Nach dem ersten Betrachten von Lilys Gemälden konnte ich einen Schritt näher treten und die Auswirkungen ihres Pinselstrichs genauer analysieren. Insgesamt scheinen die Farben der Künstlerin antik zu sein, als ob ein Stück Antiquität einem gewissen Grad an Zersetzung oder Stress ausgesetzt wäre. Die gedämpften Grüntöne von She Waited.. kombiniert mit dem Cadmium in Flavours of Exile erinnern mich an gut gelebte Künstlerfarmhäuser, wie beispielsweise Vanessa Bells Charleston-Haus in Firle oder Château Laurens in Frankreich. Die Wirkung dieser Farben ruft ein Gefühl von Nostalgie und vergessener Leidenschaft hervor, das sich mit Lilys Hauptthema der Migration verbindet. Darüber hinaus lässt sich in Lilys Gemälden ein Rhythmus finden. Ob es sich um die Blumenmustertapete oder lila Flecken handelt, ein wiederkehrendes Muster erhöht den komplexen visuellen Fluss und stört somit die Erfahrungen des Betrachters mit chaotischer, dynamischer Energie. Schließlich erhielt ich durch das Motiv eines Tisches oder einer Plattform auch ein Gefühl der „Ausstellung“. Indem sie ihre Themen auf das, was wie ein Sockel aussieht, platziert, werden wir zum Beobachter, der das Objekt vor uns genau betrachtet. Diese Komposition scheint Emotionen der Verletzlichkeit hervorzurufen und das jahrhundertealte Spiel zwischen dem sehr menschlichen Bedürfnis, gesehen zu werden, und der Scham, der öffentlichen Kritik ausgesetzt zu sein.

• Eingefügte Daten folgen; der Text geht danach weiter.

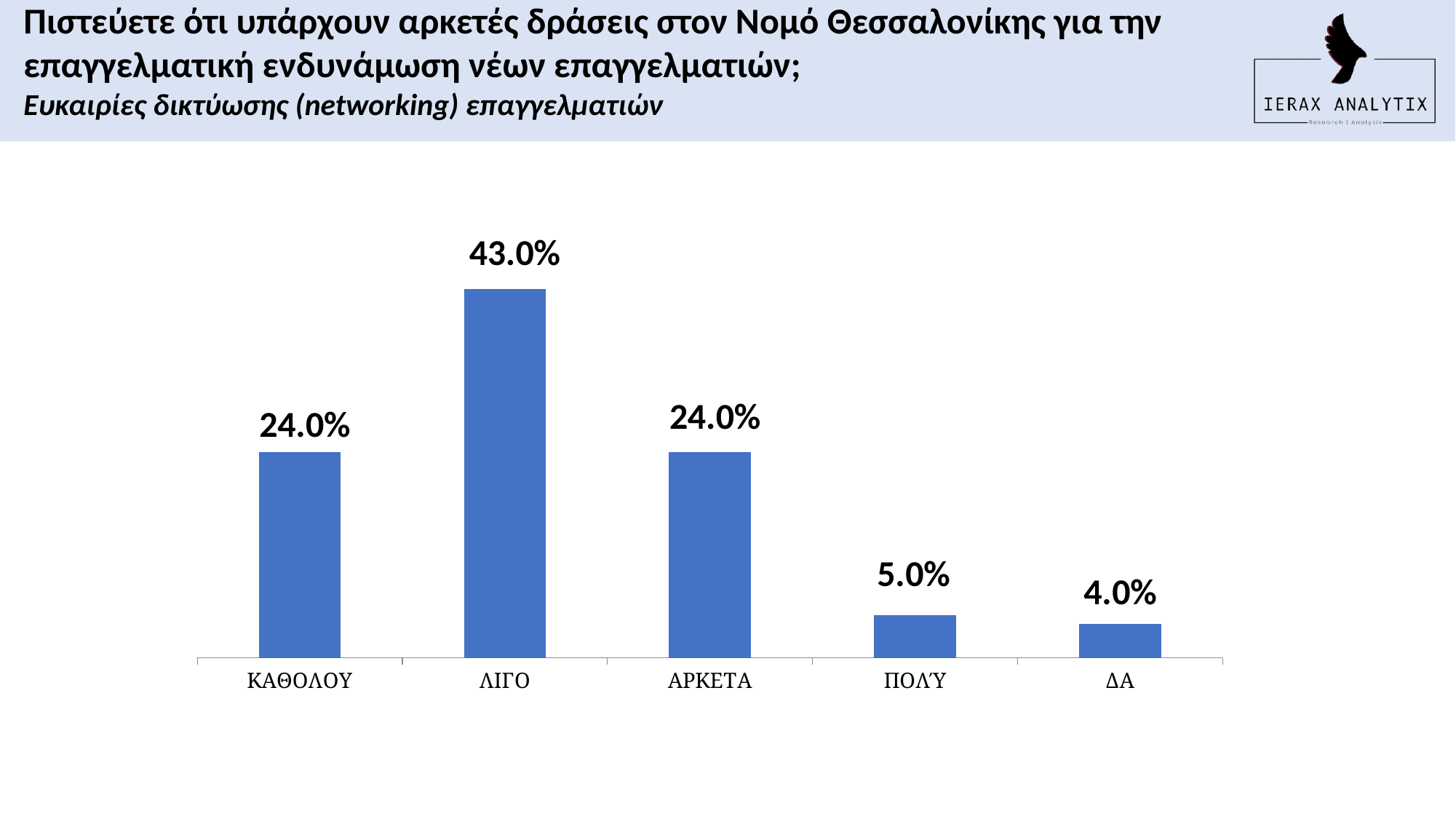
What is the value for ΔΑ? 4.0% Which is larger, the value for ΚΑΘΟΛΟΥ or the value for ΠΟΛΎ? ΚΑΘΟΛΟΥ What is the value for ΛΙΓΟ? 43.0% How many categories are shown on the x axis? 5 What kind of chart is shown on the slide? bar chart Which category has the highest value? ΛΙΓΟ What is the difference between the values for ΛΙΓΟ and ΑΡΚΕΤΑ? 19.0% What is the value for ΚΑΘΟΛΟΥ? 24.0% What is the value for ΠΟΛΎ? 5.0% Which category has the lowest value? ΔΑ What is the subtitle of the chart shown in italics below the question? Ευκαιρίες δικτύωσης (networking) επαγγελματιών What is the difference between the values for ΠΟΛΎ and ΔΑ? 1.0%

Durch die Interpretation und Bewertung dieser beiden Kunstwerke glaube ich, dass Lilys Schöpfungen durch kraftvolle Farbschemata und unangenehme Kompositionen der Themen erhöhte Emotionen vermitteln. Erinnerung oder deren Fehlen ist ebenfalls ein Hauptthema, während das Publikum damit umgeht, was es bedeutet, ein multikultureller Mensch mit der Künstlerin zu sein. In ihrem Interview mit dem zeitgenössischen Kunst- und Modemagazin Altiba-9 erklärt Lily, dass sie am meisten von asiatischen Artefakten inspiriert ist, die in Übersee-Museen gefunden wurden. Diese abgenutzten und verwitterten Antiquitäten mit außergewöhnlichen Hintergrundgeschichten verleihen ihren Kunstwerken die „Faszination der Reise“ und ermöglichen es der Künstlerin, sie mit Drittkultur-Individuen zu vergleichen, die ihre eigenen Geschichten zu erzählen haben. Als ich insbesondere das entfremdete, abgewandte Gesicht von She Waited.. betrachte, kann ich sehen, wie dieses Stück anderen mit einer ähnlichen, nomadischen Herkunft zugute kommen wird; sich in Lilys Kunst zu erkennen und dringend benötigte Validierung zu erhalten. Dies muss letztendlich die Absicht des Schöpfers sein.
Blickend in die Zukunft freut sich die Künstlerin darauf, ihre Reise der Selbstreflexion fortzusetzen, während sie auch Inspiration von den Drittkultur-Individuen um sie herum durch detaillierte Umfragen und lockere Gespräche sammelt.